▶ **Things to do**
1) In the forum thread about the missing mealworm order, rewrite the passage between "888Reptiles. you are" and "where i can.", inclusive, swapping "unprofessional" for "unreliable".
2) Extend the forum thread about the missing mealworm order, picking up from its final line.

▶ **Reading passage**
# 888reptiles... severly P****D off..



## Nerys (Apr 18, 2005)

so, last week i order from them.. last wednesday night/ thursday morning

not my normal people, but they were showing giant mealworms as available, and at a good price.. so i ordered enough bits and bobs to make up the £40 to get free delivery..

so i wait.. 

what do i get today?

this. 

*Your order has now been sent for processing.* *
Item Name**Quantity**Price**Total*
MEALWORMS Giant 1kg Bulk O/S 1£0.00£0.00 
HOPPERS (LOCUSTS) 4th Large Size (Bulk 50) 1£7.74£7.74 
BLACK CRICKETS Standard Size (Bulk 250) 1£4.74£4.74 
Feeding Solutions CALYPSO Cricket Dust 120g 1£2.75£2.75 *
Subtotal*£15.23Shipping is Standard Delivery (Free Over Â£39.95)*
Shipping*£0.00Payment method is 'Credit / Debit Card'Currency is British Pound*
Total*£15.23



so where are my chuffing mealworms guys???

i know you are open saturdays and sundays, so why has it taken you so long to put my order in, and WHERE ARE THE MEALWORMS THAT YOU DID NOT SAY WERE OUT OF STOCK WHEN I ORDERED..

:censor::censor::censor::censor::censor::devil::devil::devil::devil::devil::devil::devil:

i now have no mealies for the gliders, meerkats, skunks and geckos.. 

i am not a happy bunny :devil:

i would NOT have ordered from them had i have known they did not have any chuffing mealies to begin with.

and yes, i have emailed them..

so.. anyone know who currently HAS got giant mealies available??

N


----------



## *H* (Jun 17, 2007)

Ricks is showing up with giant mealies in stock.....


http://www.rickslivefood.co.uk/shop/mealworms-mini-morios/giant-mealworms-super-morios-2.html


----------



## Nerys (Apr 18, 2005)

ta 

have ordered a couple of kilos.. that should keep them happy.. just the next few days they will be unhappy poor things! best go defrost some prawns.. god knows why, but the meerkats love them.. the skunks will have chickens and the gliders the normal mix just without mealies.. ho hum..


N


----------



## Nerys (Apr 18, 2005)

found my order confirmation from them.. so thought i would post this too

Thu, 07 Aug 2008 03:54:26 -0000 Triple 8 Reptiles​ *Thank you for your order. You will receive another email once it has been despatched.* 
*Item Name**Quantity**Price**Total
*MEALWORMS Giant 1kg Bulk 1£24.94£24.94 
HOPPERS (LOCUSTS) 4th Large Size (Bulk 50) 1£7.74£7.74 
BLACK CRICKETS Standard Size (Bulk 250) 1£4.74£4.74 
Feeding Solutions CALYPSO Cricket Dust 120g 1£2.75£2.75 
*Subtotal*£40.17
Shipping is Standard Delivery (Free Over Â£39.95)*
Shipping*£0.00Payment method is 'Credit / Debit Card'Currency is British Pound*
Total*£40.17

so you can see, when i ordered on thursday morning at 3am, they were NOT showing as out of stock..

so, no reason why they should not have sent them out during the day on thursday, *as they should have *_if _they were any good at customer service.

I've had NO emails from them inbetween times to say they were out of mealworms, and no reason to ecpect anything other than my *complete *order 

888Reptiles. you are unprofessional and discourteous, not to mention deceitful. you took my money, yet you left me with nothing. no explanation, no apology, no nothing

i do not find this acceptable, and as i said to you in my email, i will be leaving feedback about this where i can.

Thanks.. *NOT*

Nerys


----------



## mark elliott (Feb 5, 2007)

[Stored items]
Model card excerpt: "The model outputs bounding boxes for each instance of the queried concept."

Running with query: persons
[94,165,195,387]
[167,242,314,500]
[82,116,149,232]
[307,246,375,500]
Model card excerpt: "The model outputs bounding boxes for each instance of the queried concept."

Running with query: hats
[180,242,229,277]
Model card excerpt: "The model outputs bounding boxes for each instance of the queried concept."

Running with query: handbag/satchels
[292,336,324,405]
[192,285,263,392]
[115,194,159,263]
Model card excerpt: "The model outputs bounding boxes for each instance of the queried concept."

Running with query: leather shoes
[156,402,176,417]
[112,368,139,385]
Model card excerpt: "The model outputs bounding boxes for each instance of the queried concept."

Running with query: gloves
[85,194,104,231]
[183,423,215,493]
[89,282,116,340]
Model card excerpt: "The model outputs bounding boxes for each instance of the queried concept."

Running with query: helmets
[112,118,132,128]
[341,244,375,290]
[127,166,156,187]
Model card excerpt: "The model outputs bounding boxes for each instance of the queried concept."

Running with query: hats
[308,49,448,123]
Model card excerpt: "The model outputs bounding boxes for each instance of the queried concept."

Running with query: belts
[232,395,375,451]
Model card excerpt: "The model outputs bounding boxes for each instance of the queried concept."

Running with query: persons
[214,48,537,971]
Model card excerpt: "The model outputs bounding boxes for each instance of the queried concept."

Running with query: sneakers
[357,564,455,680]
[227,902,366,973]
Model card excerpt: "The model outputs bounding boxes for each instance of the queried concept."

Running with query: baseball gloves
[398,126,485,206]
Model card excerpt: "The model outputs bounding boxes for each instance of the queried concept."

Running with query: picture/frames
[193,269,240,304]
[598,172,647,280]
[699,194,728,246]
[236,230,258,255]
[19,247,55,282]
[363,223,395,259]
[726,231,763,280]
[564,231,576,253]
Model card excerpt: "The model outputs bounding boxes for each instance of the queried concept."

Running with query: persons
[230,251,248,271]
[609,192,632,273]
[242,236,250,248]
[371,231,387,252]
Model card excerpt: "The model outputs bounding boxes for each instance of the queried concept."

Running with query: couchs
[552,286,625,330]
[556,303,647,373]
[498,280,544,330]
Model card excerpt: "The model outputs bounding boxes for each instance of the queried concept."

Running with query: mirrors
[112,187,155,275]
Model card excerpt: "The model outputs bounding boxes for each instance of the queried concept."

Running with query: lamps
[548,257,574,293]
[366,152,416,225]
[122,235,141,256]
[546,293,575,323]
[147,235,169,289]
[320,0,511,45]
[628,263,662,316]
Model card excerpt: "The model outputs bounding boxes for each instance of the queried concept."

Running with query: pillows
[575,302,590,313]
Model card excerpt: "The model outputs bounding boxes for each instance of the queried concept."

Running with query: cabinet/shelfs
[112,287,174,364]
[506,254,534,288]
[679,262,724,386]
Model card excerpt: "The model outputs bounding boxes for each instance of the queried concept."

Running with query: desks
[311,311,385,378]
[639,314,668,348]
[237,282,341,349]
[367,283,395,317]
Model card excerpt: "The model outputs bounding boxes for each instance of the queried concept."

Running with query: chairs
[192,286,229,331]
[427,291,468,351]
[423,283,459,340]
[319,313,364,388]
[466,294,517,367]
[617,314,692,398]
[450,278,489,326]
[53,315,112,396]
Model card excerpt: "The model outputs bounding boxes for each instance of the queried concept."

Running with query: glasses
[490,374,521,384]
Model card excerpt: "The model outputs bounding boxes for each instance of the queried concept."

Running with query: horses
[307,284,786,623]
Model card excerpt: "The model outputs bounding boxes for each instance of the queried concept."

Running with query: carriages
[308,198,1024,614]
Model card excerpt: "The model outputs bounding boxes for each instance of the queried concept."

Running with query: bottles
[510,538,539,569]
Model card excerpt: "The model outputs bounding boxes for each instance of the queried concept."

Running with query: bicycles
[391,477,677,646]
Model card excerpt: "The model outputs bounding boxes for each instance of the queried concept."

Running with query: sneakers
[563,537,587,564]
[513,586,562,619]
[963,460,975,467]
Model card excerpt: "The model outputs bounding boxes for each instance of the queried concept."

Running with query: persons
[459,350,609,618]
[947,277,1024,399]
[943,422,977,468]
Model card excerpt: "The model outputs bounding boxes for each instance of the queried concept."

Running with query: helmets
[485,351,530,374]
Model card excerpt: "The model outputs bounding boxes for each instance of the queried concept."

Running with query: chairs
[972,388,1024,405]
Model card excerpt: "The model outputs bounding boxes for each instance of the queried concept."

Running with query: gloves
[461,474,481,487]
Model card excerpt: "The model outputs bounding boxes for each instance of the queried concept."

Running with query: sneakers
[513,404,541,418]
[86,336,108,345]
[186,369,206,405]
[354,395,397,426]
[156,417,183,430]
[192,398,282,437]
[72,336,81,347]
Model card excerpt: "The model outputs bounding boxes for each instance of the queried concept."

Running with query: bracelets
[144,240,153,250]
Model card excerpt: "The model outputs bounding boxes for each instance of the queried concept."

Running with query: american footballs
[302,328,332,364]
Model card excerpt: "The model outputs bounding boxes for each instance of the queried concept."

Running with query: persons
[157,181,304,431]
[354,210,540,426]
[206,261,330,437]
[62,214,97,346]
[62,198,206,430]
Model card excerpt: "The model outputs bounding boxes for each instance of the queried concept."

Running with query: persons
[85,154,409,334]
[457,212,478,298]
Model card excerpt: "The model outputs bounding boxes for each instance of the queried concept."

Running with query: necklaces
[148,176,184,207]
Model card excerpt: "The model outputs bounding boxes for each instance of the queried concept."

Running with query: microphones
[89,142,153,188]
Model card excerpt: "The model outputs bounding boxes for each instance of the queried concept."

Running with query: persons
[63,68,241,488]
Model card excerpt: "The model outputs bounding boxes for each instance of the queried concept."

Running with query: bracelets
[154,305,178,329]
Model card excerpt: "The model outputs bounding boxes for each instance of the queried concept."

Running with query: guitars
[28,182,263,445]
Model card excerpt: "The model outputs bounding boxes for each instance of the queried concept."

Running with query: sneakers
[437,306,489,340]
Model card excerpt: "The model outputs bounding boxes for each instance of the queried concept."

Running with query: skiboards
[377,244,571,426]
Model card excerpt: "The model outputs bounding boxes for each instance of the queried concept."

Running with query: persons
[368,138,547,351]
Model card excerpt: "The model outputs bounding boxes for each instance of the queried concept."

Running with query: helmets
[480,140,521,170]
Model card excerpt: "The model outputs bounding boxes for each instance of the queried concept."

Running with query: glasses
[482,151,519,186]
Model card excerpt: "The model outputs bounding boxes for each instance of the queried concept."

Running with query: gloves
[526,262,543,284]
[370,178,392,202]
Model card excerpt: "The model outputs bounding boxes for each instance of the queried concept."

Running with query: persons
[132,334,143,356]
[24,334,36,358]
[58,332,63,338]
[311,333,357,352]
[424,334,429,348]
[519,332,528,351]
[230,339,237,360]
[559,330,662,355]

▶ **Response list**
1)
888Reptiles. you are unreliable and discourteous, not to mention deceitful. you took my money, yet you left me with nothing. no explanation, no apology, no nothing

i do not find this acceptable, and as i said to you in my email, i will be leaving feedback about this where i can.

2)
glad i saw this as i was gonna order from them


----------



## Nerys (Apr 18, 2005)

well if you do, i would give them a call first and make sure that

a) they have what you want in stock
b) when they are going to bother to send it out

!

N


----------



## adamntitch (Jun 17, 2007)

not good they dont take paypal ether thats a pain 

if your ever stuck again i use 

Livefood UK Crickets Locusts Mealworms Reptile supplies mail order

av only had a problem once when they missed something out my order so i called (am talking about the link posted) and the send them out the same day i called order before 12 and u get your stuff next day as well


----------



## Nerys (Apr 18, 2005)

ahh yes, good 'ole livefoods 

i been buying from them since about 2000, and part of the forum moderating team for.. err... 3 years? 4 years? you know i honestly can't remember how long, lol

i normally do use them yes, but they were out of stock of morios... at least they have the courtesy to not list what they do not have and cannot provide tho!

if not them i tend to use ricks.. so have stuck an order in with rick for 2 kilos of mealies.. i hope he does have some or the critters will be most peeved!

N


----------



## Mujician (Mar 7, 2007)

We ordered a load of frozen mice - they didn't tell us until Becky had payed for everything that they didn't have small mice. That wound me up a little. They are a good shop but they need to sort out the website. As for getting stuff sent over the weekend i don't think that will happen ever!!


----------



## Nerys (Apr 18, 2005)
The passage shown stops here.